## THE DATA
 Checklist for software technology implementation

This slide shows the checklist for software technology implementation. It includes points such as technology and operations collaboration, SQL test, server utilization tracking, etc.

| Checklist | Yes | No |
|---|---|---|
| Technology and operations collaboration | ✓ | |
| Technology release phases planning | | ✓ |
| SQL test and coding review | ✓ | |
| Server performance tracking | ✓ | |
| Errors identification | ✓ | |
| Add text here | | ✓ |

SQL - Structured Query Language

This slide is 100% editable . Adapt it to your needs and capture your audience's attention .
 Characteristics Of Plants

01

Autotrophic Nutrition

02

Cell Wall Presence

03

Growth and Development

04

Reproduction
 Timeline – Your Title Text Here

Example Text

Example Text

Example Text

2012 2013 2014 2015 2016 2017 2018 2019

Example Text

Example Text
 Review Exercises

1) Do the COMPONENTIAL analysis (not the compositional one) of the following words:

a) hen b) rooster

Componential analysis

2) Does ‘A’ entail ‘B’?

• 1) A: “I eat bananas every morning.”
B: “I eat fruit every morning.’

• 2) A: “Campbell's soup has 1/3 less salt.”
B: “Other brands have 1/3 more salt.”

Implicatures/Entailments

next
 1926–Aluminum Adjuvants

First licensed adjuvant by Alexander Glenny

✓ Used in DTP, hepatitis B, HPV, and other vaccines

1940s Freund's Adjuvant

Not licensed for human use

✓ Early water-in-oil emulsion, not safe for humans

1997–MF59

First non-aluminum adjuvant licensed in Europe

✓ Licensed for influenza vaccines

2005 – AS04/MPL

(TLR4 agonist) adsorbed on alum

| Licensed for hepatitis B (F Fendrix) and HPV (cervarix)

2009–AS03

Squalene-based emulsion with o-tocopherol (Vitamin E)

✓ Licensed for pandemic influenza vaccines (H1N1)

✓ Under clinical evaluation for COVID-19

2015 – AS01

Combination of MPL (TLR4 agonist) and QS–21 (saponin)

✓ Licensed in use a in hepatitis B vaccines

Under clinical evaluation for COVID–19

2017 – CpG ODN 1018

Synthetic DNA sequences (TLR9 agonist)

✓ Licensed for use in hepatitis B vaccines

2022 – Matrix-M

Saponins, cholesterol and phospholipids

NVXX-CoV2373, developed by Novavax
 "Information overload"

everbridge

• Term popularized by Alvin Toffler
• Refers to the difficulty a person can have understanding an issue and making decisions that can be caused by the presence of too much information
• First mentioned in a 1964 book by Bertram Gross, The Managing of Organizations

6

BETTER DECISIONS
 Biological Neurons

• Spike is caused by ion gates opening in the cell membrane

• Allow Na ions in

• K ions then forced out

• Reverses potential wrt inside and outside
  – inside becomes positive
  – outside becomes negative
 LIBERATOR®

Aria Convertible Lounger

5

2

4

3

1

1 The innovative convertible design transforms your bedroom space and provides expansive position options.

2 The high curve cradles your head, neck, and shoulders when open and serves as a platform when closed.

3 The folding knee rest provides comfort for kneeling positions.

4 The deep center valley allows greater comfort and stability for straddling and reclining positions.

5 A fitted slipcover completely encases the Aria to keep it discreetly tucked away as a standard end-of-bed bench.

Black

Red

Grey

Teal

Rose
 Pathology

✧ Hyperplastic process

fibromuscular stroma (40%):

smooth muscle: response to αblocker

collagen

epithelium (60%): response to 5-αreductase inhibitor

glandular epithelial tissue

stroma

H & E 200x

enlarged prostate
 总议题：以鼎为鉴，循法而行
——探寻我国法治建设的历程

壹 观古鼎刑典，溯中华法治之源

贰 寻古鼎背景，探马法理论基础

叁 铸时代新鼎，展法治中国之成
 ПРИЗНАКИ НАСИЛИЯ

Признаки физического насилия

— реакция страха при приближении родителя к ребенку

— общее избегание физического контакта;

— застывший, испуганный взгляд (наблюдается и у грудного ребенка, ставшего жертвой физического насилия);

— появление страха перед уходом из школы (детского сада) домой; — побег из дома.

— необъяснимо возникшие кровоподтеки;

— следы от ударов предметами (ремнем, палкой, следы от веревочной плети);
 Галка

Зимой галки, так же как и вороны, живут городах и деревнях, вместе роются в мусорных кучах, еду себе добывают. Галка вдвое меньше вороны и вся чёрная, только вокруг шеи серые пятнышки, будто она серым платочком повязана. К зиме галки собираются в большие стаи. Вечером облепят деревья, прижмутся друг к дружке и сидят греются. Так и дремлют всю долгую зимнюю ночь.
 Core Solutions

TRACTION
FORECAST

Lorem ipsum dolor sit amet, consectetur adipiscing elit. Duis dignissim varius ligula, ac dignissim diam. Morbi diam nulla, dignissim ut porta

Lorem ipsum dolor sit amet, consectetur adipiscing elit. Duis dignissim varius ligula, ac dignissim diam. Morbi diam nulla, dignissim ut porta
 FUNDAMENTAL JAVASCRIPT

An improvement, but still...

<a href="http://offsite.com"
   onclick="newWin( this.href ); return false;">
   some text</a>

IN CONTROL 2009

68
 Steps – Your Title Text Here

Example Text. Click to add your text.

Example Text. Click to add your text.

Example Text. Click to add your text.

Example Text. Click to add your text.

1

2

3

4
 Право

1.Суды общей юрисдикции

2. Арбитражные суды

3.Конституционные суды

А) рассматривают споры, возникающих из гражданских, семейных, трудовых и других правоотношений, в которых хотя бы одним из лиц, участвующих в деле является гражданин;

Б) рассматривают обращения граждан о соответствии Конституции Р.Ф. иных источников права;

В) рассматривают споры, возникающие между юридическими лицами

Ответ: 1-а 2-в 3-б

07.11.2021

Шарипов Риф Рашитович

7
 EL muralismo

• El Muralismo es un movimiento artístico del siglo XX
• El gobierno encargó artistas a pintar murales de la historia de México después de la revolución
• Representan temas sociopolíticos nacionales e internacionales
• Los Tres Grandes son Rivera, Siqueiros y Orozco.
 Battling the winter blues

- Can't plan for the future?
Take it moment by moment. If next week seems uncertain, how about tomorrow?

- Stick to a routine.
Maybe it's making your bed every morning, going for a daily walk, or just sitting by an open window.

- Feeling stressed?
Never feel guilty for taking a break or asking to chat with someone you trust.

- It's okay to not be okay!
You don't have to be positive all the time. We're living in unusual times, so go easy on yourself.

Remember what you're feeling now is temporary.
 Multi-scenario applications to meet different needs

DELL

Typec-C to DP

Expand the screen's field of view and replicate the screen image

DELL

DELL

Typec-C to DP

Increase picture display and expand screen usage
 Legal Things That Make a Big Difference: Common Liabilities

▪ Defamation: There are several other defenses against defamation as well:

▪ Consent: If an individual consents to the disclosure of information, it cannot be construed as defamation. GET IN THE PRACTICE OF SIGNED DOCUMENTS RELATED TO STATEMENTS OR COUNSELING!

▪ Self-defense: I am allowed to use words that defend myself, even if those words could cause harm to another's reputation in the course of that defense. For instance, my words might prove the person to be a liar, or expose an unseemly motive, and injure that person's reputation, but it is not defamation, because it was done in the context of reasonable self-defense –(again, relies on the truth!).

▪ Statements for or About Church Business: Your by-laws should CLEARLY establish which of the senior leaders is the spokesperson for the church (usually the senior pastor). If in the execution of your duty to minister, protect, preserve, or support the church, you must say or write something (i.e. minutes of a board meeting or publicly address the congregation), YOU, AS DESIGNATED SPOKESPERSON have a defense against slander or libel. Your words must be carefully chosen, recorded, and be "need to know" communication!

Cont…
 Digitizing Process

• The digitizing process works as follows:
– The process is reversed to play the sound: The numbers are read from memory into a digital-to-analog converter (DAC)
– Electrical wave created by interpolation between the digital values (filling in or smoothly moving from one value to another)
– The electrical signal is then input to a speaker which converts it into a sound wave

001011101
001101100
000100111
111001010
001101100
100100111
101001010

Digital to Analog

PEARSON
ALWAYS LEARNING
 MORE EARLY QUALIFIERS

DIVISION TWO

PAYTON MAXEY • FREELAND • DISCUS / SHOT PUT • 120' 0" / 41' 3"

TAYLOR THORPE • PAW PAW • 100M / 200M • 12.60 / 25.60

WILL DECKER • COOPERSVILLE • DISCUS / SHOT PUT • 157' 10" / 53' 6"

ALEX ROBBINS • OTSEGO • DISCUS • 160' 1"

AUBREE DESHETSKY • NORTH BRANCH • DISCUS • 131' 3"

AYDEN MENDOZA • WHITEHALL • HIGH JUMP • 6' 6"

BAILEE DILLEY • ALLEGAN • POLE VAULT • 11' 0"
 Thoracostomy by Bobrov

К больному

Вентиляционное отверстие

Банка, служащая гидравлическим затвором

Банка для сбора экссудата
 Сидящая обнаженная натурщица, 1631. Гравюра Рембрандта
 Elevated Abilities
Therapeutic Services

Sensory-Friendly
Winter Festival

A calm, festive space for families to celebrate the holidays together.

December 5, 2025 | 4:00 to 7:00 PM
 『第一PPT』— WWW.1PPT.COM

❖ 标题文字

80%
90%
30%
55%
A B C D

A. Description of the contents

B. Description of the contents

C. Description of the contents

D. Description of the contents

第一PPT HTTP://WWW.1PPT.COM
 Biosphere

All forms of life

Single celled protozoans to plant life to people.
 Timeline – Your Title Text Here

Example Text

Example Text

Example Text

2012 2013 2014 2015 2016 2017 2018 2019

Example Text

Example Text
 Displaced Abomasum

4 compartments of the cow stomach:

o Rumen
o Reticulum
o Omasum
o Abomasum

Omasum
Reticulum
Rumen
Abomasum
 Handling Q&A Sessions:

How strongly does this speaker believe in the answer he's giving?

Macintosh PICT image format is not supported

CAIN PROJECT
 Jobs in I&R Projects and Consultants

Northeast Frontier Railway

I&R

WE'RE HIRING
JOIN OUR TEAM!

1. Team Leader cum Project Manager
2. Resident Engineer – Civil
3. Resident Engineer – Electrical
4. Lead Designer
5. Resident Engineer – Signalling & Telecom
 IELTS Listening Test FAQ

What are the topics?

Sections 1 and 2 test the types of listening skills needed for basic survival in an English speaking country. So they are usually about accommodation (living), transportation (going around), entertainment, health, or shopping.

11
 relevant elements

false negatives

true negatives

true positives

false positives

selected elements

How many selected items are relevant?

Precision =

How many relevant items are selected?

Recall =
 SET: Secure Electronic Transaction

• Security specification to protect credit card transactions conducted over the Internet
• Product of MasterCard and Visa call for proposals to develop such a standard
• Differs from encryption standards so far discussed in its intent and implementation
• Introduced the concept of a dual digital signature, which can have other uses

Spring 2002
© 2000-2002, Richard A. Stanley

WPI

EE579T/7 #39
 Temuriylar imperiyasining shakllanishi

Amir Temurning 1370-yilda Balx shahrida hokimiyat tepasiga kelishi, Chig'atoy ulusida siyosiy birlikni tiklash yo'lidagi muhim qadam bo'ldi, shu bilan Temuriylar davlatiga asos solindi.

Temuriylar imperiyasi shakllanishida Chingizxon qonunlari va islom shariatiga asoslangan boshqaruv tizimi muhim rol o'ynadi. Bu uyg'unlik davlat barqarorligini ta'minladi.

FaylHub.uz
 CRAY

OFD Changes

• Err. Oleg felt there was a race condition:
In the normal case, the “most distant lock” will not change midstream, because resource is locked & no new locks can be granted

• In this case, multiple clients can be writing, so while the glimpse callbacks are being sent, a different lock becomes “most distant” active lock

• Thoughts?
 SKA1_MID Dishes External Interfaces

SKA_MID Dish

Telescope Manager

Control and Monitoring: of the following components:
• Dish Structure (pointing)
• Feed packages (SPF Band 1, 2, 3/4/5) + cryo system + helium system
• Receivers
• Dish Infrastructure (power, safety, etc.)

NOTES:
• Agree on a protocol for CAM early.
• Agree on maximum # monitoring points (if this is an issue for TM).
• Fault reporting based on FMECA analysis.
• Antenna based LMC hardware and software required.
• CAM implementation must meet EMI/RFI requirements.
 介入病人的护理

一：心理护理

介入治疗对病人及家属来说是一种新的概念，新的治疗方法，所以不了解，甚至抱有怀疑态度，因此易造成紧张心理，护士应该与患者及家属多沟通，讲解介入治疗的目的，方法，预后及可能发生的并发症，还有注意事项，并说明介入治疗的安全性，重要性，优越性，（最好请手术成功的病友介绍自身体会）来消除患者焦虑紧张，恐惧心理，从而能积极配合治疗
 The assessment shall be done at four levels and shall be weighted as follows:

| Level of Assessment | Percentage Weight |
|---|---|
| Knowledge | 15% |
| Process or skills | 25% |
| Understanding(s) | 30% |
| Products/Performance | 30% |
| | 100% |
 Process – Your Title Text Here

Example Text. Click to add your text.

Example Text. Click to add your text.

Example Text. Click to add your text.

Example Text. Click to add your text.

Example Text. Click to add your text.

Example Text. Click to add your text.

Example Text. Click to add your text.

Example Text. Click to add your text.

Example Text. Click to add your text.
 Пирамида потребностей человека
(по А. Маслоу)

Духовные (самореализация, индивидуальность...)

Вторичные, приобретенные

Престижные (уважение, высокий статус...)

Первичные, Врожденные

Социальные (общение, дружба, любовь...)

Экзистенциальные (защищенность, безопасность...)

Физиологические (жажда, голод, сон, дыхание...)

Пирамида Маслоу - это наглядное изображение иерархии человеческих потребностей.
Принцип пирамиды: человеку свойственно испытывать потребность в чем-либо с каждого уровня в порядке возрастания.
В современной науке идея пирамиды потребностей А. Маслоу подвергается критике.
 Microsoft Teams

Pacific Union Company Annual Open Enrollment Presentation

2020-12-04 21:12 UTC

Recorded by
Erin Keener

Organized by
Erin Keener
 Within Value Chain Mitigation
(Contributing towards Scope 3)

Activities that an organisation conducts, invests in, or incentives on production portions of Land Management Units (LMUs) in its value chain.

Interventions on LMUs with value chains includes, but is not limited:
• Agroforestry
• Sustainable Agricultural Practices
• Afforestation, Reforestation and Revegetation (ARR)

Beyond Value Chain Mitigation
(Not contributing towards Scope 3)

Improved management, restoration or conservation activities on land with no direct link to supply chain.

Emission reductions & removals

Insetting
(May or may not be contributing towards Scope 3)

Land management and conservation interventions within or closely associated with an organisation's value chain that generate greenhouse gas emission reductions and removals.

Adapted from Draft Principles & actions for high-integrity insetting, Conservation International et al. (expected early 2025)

## WORK ORDER
Retype the listing above, word for word, from its first line to the line containing "1) Do the COMPONENTIAL", both ends included.

## ANSWER TO THIS TASK
 Checklist for software technology implementation

This slide shows the checklist for software technology implementation. It includes points such as technology and operations collaboration, SQL test, server utilization tracking, etc.

| Checklist | Yes | No |
|---|---|---|
| Technology and operations collaboration | ✓ | |
| Technology release phases planning | | ✓ |
| SQL test and coding review | ✓ | |
| Server performance tracking | ✓ | |
| Errors identification | ✓ | |
| Add text here | | ✓ |

SQL - Structured Query Language

This slide is 100% editable . Adapt it to your needs and capture your audience's attention .
 Characteristics Of Plants

01

Autotrophic Nutrition

02

Cell Wall Presence

03

Growth and Development

04

Reproduction
 Timeline – Your Title Text Here

Example Text

Example Text

Example Text

2012 2013 2014 2015 2016 2017 2018 2019

Example Text

Example Text
 Review Exercises

1) Do the COMPONENTIAL analysis (not the compositional one) of the following words:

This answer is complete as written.